> _Given material_:
_____

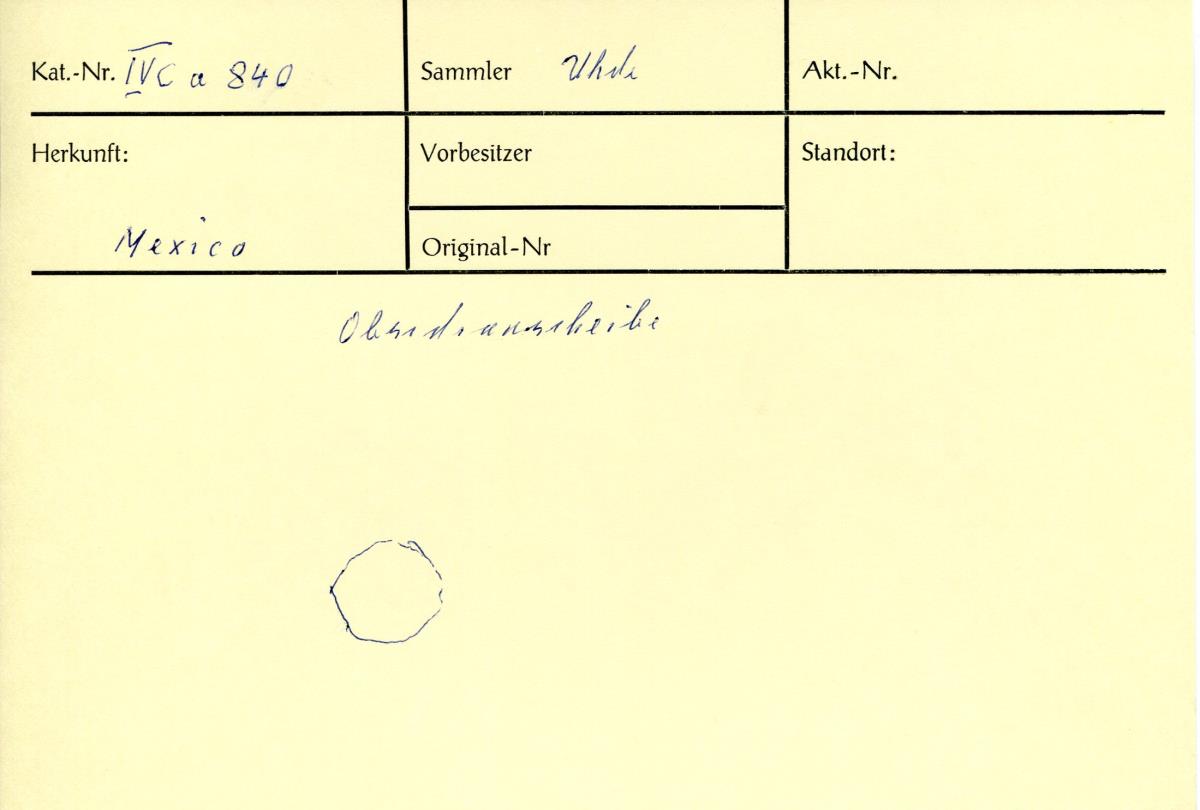IV Ca 840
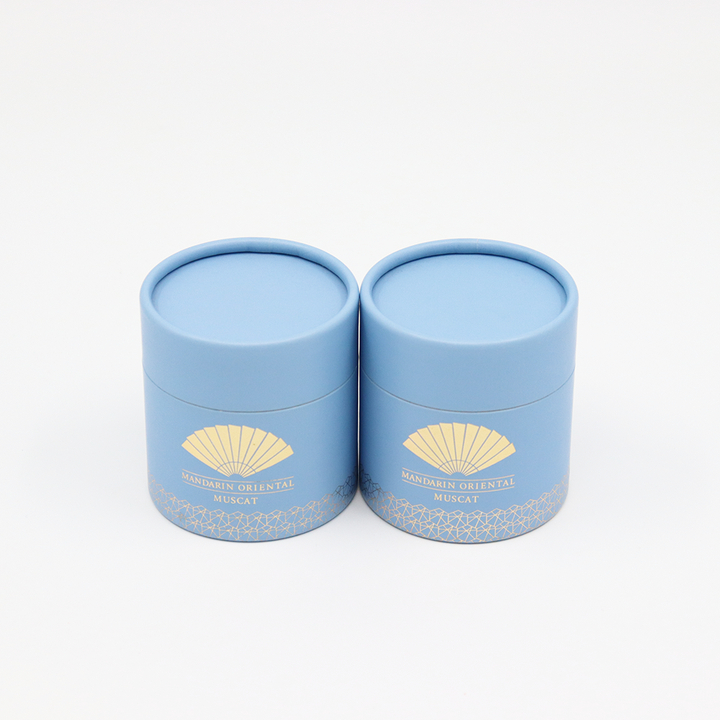 Упаковка трубки картонной коробки цилиндра качества еды Эко дружелюбная изготовленная на заказ бумажная для чая кофе сухого молока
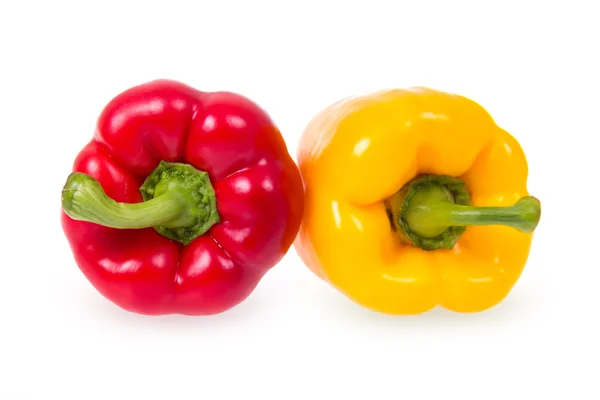 Two peppers. — Stock Photo, Image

_____

> _What the task requires_:
Except for the pictures, return every line of the material exactly.

> _Written solution_:
IV Ca 840
 Упаковка трубки картонной коробки цилиндра качества еды Эко дружелюбная изготовленная на заказ бумажная для чая кофе сухого молока
 Two peppers. — Stock Photo, Image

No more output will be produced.